There were complaints of voting centers in the Libertador municipality of Caracas where "red points" were installed for the verification of the voter's Carnet de la Patria and where propaganda in favor of the pro-government candidates was shown, an act forbidden during the electoral processes prohibited act during the electoral processes. Despite that Jorge Rodríguez clarified that only the identity card was needed to vote, president Nicolás Maduro, vicepresident Tareck El Aissami and Rodríguez encouraged voters to vote with the Carnet de la Patria. In an afternoon press conference, Jorge Rodríguez assured that those who voted in the municipal elections and registered their participation in the tricolor points with the Carnet de la Patria "would receive a gift".
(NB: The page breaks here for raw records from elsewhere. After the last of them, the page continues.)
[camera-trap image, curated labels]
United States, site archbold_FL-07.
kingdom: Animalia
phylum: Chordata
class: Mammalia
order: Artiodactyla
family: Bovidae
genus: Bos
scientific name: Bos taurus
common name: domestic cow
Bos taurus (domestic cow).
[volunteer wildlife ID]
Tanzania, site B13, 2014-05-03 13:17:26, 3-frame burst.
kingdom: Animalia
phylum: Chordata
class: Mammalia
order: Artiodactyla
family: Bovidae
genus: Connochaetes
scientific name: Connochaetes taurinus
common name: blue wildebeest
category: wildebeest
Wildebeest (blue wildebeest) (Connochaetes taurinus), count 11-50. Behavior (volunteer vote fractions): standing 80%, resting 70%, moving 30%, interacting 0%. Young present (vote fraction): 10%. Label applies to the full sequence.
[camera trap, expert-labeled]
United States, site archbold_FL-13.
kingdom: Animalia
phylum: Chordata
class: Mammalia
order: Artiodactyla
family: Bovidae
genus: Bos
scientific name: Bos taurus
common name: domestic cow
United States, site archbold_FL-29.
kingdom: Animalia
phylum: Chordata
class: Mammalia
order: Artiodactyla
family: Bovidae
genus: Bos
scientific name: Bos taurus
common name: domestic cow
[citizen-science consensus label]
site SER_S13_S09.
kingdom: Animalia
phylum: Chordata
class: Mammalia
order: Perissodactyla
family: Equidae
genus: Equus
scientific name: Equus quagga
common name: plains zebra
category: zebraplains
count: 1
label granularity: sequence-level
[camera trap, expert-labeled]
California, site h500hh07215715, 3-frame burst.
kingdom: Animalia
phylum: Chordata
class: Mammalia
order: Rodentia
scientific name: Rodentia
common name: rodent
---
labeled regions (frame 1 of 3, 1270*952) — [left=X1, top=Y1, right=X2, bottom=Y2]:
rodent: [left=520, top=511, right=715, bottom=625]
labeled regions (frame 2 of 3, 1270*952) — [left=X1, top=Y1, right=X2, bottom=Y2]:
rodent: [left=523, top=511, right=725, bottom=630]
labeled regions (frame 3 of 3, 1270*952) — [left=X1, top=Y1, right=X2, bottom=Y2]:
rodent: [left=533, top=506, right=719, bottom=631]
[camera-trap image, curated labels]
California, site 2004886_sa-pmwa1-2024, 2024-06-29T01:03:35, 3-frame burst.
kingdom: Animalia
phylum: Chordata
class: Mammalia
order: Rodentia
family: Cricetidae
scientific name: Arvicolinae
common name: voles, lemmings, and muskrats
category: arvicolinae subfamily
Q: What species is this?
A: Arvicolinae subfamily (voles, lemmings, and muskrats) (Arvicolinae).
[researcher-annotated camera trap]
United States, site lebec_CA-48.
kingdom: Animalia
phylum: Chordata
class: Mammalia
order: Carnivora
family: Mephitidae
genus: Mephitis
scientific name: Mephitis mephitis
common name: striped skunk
The coordinator of the electoral center of the Andrés Bello school in La Candelaria parish in Caracas denounced that the National Electoral Council did not hagive the credentials to the board members and witnesses who supported the candidate for mayor of the Libertador municipality Maribel Castillo, so they could not seal, sign or access the polling station, while they were delivered the night before to the representatives of the Patria Para Todos party and the United Socialist Party of Venezuela. In the Udón Pérez voting center, in Maracaibo, twenty motorcyclists with passengers verbally threatened voters and journalists, including Zulia state candidate Manuel Rosales, throwing explosives before retiring. In the Portuguesa state three persons were detained for attempting to illegally enter in a voting center. In the San Cristóbal and Junín municipalities in Táchira state there were three preventive detentions for the destruction of the electoral ballot and the damage of a voting machine, respectively.

==Public opinion==

| Date(s) conducted | Polling organization | Sample size | MUD | GPP | Undecided | Lead |
|---|---|---|---|---|---|---|
| 15–30 April 2017 | Hercon | 1,200 | 63.3% | 16.9% | 19.7% | 46.4% |

== Results ==
According to the results published by the National Electoral Council (CNE) on its website, the United Socialist Party and the Great Patriotic Pole obtained 306 municipalities, while the opposition and independents that participated obtained 29 municipalities.